Marie Brassard : Dans les limbes
Scène

Marie Brassard : Dans les limbes

Objet théâtral étrange, entre performance scénique et prouesse technologique, la forme de L’Invisible de Marie Brassard rejoint les zones d’ombre et les lumières diffuses dans lesquelles navigue le fond.

À quoi peut ressembler la frontière entre la vie et la mort, entre le passé et le présent, entre le réel et la fiction? Et où se rejoignent le corps et l’esprit, le son et la lumière, l’instinct et la raison? Marie Brassard, qui fut la collaboratrice de Robert Lepage avant de connaître le succès avec ses propres créations (de 2001 à 2005: Jimmy, créature de rêve, La Noirceur et Peepshow), s’interroge à propos de ces univers limbiques. Les ectoplasmes émanant du corps de médiums en transe, le fantôme du mur de Berlin et le canular littéraire de l’écrivain JT Leroy (pourtant un être en chair et en os, mais qui s’était travesti pour devenir le produit de l’imaginaire d’une auteure inconnue) y servent de vecteurs à un imaginaire qui rêve des no man’s land du territoire de l’âme, et sonde ainsi l’inconnu.

"Ces trois choses, ce sont des sources d’inspiration, on en parle un peu, mais ce n’est pas le sujet du spectacle, précise l’auteure, metteure en scène et comédienne. C’est un spectacle plus poétique que ce que j’ai fait avant, plus abstrait. Je voulais explorer ce thème des choses qu’on ne peut pas voir, qu’on ne peut pas entendre, et on a créé un environnement pour le spectacle qui est vivant, mouvant, où on essaye de rendre visible et audible ce qui ne l’est pas habituellement, comme les bruits de la lumière, par exemple."

Créé pour le Festival TransAmériques de Montréal en 2008, L’Invisible est exactement comme les sujets qu’il aborde: difficile à décrire. "C’est encore du théâtre", soutient Marie Brassard, qui s’est adjoint les services du Finlandais Mikko Hynninen et des Québécois Alexander MacSween et Simon Guilbault afin de modeler cet univers organique de sons, de lumières et d’images qui propose de nous emmener, comme Alice, de l’autre côté du miroir.

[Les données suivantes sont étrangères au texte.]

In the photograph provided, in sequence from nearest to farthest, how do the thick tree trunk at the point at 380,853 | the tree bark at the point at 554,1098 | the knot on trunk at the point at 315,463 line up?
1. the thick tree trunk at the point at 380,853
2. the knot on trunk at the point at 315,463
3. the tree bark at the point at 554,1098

Un endroit où le narratif fait place à la suggestion, aux impressions.

Accueilli avec diligence par une critique qui mettait cependant en évidence ses quelques failles, le spectacle a depuis été rénové de fond en comble, surtout les textes, que l’auteure admet avoir beaucoup retravaillés. Mais L’Invisible n’a toutefois jamais modifié sa trajectoire.

Parce que c’est bien de cela qu’il s’agit ici. D’un projectile chargé de questions, d’une quête de sens, lancé dans l’inconnu.

Une sorte de miroir de l’artiste qui refuse le confort des formules établies, et avance, tête baissée. "Il y a une sorte de glorification de la performance parfaite, soutient-elle. Mais moi, la virtuosité ne m’impressionne pas nécessairement. Ce qui m’impressionne, c’est l’honnêteté d’une démarche, la prise de risques, les gens qui m’amènent à des endroits où je ne suis jamais allée."

"Le théâtre est un médium qu’il est important de revisiter si on veut que ça évolue avec le monde, que ça demeure un art vivant, sinon les jeunes n’iront plus, poursuit-elle. C’est un devoir qu’on a en tant qu’artistes de prendre des risques et d’aller là où les gens n’iront pas normalement. Comme pour les scientifiques, les philosophes. Avec le privilège d’aller devant les gens, de leur parler, vient le devoir de les faire réfléchir. Nous avons le devoir d’être aventuriers."